K0RGR Rating: 5/5 Jul 12, 2012 11:09 Send this review to a friend
I Like Them  Time owned: more than 12 months
The advantages of having common connectors far outweigh the drawbacks. Our radio club has advocated Powerpoles ever since ARES started referring to them as a standard. As a result, it's easy for all of us to swap 12V connections. I have a lot of different rigs at home and they all have Powerpoles, which makes life very easy when moving things around.

In the past, I've used other 'standard' plugs. The problem with Radio Shack connectors is that they have changed what they carry from time to time. There was never any standard on how to wire them, either, so swaps with others were a real problem. And, my pet peeve is that they have to be soldered - AN EXTREMELY DANGEROUS AND BAD IDEA! I have had many Radio Shack connectors develop thermal runaway problems as the contacts get older, resulting in the solder melting and flowing around in and outside of the connector, resulting in lots of smoke, short circuits, and fire - not things I want when I'm mobile.

Even the 'standard' trailer connectors have changed over time. My second choice would be 'bullet' connectors, but they would be easy to get the polarity backwards, and some of these fine rigs on the market today have been built with no polarity protection. At least if you follow the color code and the published standard for assembling them, you can't get the Powerpoles backwards.

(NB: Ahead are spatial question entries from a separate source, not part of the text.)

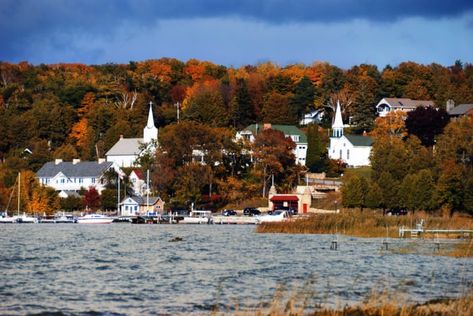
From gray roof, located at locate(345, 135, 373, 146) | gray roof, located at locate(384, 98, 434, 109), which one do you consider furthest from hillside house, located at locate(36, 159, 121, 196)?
gray roof, located at locate(384, 98, 434, 109)

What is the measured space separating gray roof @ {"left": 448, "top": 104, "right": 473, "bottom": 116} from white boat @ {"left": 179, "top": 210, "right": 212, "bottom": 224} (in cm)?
5631

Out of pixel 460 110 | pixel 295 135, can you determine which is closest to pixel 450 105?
pixel 460 110

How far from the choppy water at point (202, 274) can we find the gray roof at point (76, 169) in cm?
8371

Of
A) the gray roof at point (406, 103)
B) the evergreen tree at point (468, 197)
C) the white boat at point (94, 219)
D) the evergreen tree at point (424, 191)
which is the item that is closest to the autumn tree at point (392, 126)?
the gray roof at point (406, 103)

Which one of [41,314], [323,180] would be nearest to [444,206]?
[323,180]

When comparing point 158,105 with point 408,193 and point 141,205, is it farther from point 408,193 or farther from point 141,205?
point 408,193

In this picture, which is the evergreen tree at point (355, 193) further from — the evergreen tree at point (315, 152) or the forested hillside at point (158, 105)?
the forested hillside at point (158, 105)

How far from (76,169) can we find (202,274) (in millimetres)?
115957

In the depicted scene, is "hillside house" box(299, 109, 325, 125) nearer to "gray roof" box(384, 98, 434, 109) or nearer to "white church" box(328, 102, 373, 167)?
"gray roof" box(384, 98, 434, 109)

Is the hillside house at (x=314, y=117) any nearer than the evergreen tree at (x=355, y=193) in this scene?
No

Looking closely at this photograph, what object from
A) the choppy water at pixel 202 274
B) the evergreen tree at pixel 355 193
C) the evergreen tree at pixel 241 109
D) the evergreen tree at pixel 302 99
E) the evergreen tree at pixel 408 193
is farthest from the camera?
the evergreen tree at pixel 302 99

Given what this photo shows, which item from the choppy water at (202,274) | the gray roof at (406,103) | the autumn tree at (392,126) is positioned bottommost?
the choppy water at (202,274)

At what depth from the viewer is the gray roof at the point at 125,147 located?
17056 cm

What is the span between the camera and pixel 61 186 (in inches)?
6309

Powerpoles do take some experience to learn how to assemble, and if you don't use something to keep them from coming apart, you can have problems. But, all it takes is a very small cable tie or even a small piece of wire looped through the connector holes, and all those problems go away.
A good set of crimpers is important. DON'T SOLDER THEM. I haven't had any thermal runaway issues with Powerpoles to this point, nor bad connections due to corroded pins.
W5LZ Rating: 4/5 Jul 12, 2012 09:24 Send this review to a friend
Not fool-proof, but good.  Time owned: more than 12 months
There's no such thing as a 'fool-proof' connector. It depends on how large a 'fool' you have to deal with. It also depends on knowing how and when to use them, they are not the 'end all' of connectors.
No strain relief? Then you aren't following instructions, or expect to tow a car with them?
Reversing polarity? Know how to use the color coding and then USE that color coding. Still have to put them together right.
They still work very nicely.
- Paul

Using the proper tools is also nice...
Don't like them? Hey, good! Send them to me. I'll hold my breath.
K7SUB Rating: 1/5 Jul 12, 2012 06:58 Send this review to a friend
A product of hype  Time owned: more than 12 months
The "Standardized Connector" hype is pretty much a joke if you think about it. They are difficult to assemble, polarity can be switched, and they literaly fall apart. For anything up to 20 amps, I use the Radio Shack connectors which are keyed, self locking, cheaper, and no harder to assemble than powerpoles.